■ ÜBUNGSAUFGABEN:
a – Prüfen Sie, ob die folgenden Aussagen mit dem Ausgangstext übereinstimmen, und belegen Sie jede Antwort mit Ja oder Nein sowie den entscheidenden Worten aus dem Ausgangstext: (i) Die AfD-Fraktion hat sich fast verdoppelt. (ii) Die SPD-Fraktion hat der AfD ihren bisherigen Saal überlassen. (iii) Der Sprechchor im Stadion lautet „Wir wolln euch siegen sehn!“.
b – Schreiben Sie aus dem Ausgangstext den Abschnitt ab, der bei den Worten „Wenn die Anhänger“ beginnt, und hören Sie nach den Worten „im Bundestag las.“ auf.
c – In was für einen Saal soll die AfD-Fraktion laut dem Ausgangstext gezwängt werden?

■ AUSGANGSTEXT:
⁂
Wenn die Anhänger einer Fußballmannschaft im Stadion den Eindruck haben, ihre Mannschaft tue zu wenig für den Erfolg, dann ertönt von den Rängen der Zuschauer der Sprechchor: „Wir wolln euch kämpfen sehn!“ Daran wurde ich erinnert, als ich in der letzten Woche Berichte über die niederträchtige Schikane der „UnsereDemokratie“-Parteien gegen die AfD-Fraktion im Bundestag las.
Von Wolfgang Hübner
Demnach soll die fast verdoppelte Fraktion in einen viel zu kleinen Saal für interne Versammlungen gezwängt werden, weil die stark geschrumpfte SPD-Fraktion sich gegen jede parlamentarische Regel weigert, ihren bisherigen Saal der AfD zur Verfügung zu stellen.
⁂
■ DATEN:
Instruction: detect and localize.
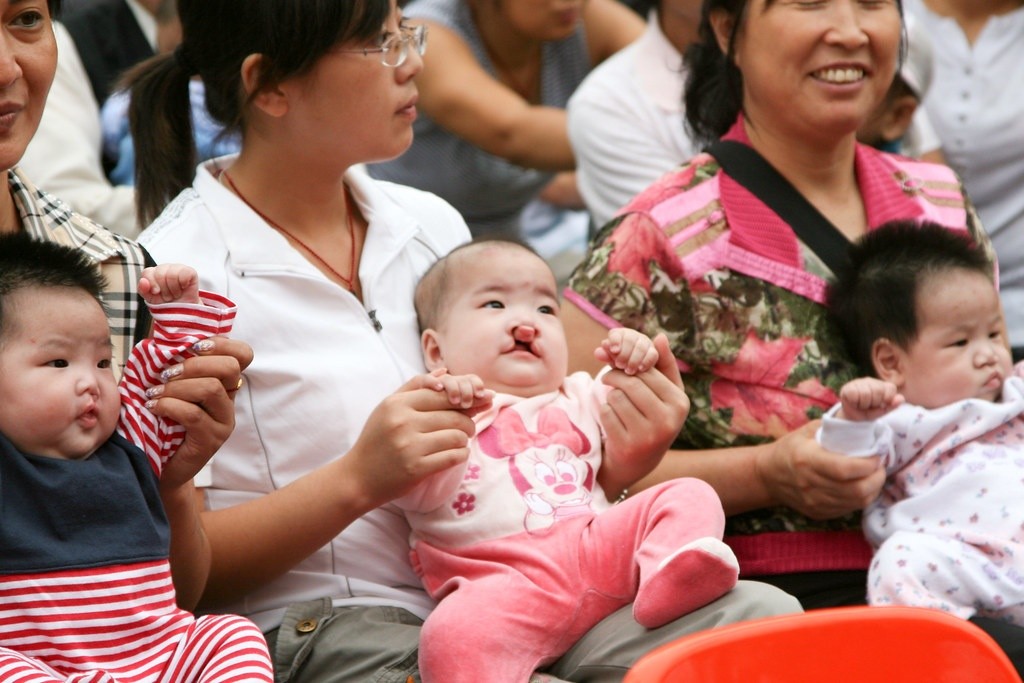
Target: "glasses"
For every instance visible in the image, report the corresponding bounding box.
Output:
[322,24,428,68]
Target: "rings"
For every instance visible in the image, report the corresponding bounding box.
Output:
[227,377,243,392]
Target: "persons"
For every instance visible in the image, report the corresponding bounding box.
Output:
[0,0,1024,683]
[0,232,276,683]
[385,239,740,683]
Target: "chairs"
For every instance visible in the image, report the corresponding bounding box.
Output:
[621,605,1021,683]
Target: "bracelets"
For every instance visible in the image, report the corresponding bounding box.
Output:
[613,489,628,504]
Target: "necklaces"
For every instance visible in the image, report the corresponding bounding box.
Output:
[472,6,525,95]
[224,172,358,296]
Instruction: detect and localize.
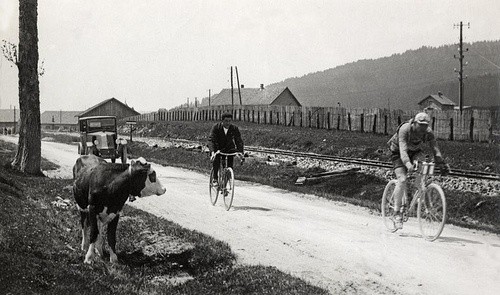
⁂
■ LÖSUNGEN:
a –
(i) Ja: „die fast verdoppelte Fraktion“
(ii) Nein: „weil die stark geschrumpfte SPD-Fraktion sich gegen jede parlamentarische Regel weigert, ihren bisherigen Saal der AfD zur Verfügung zu stellen“
(iii) Nein: „Wir wolln euch kämpfen sehn!“

b –
Wenn die Anhänger einer Fußballmannschaft im Stadion den Eindruck haben, ihre Mannschaft tue zu wenig für den Erfolg, dann ertönt von den Rängen der Zuschauer der Sprechchor: „Wir wolln euch kämpfen sehn!“ Daran wurde ich erinnert, als ich in der letzten Woche Berichte über die niederträchtige Schikane der „UnsereDemokratie“-Parteien gegen die AfD-Fraktion im Bundestag las.

c – In einen viel zu kleinen Saal für interne Versammlungen.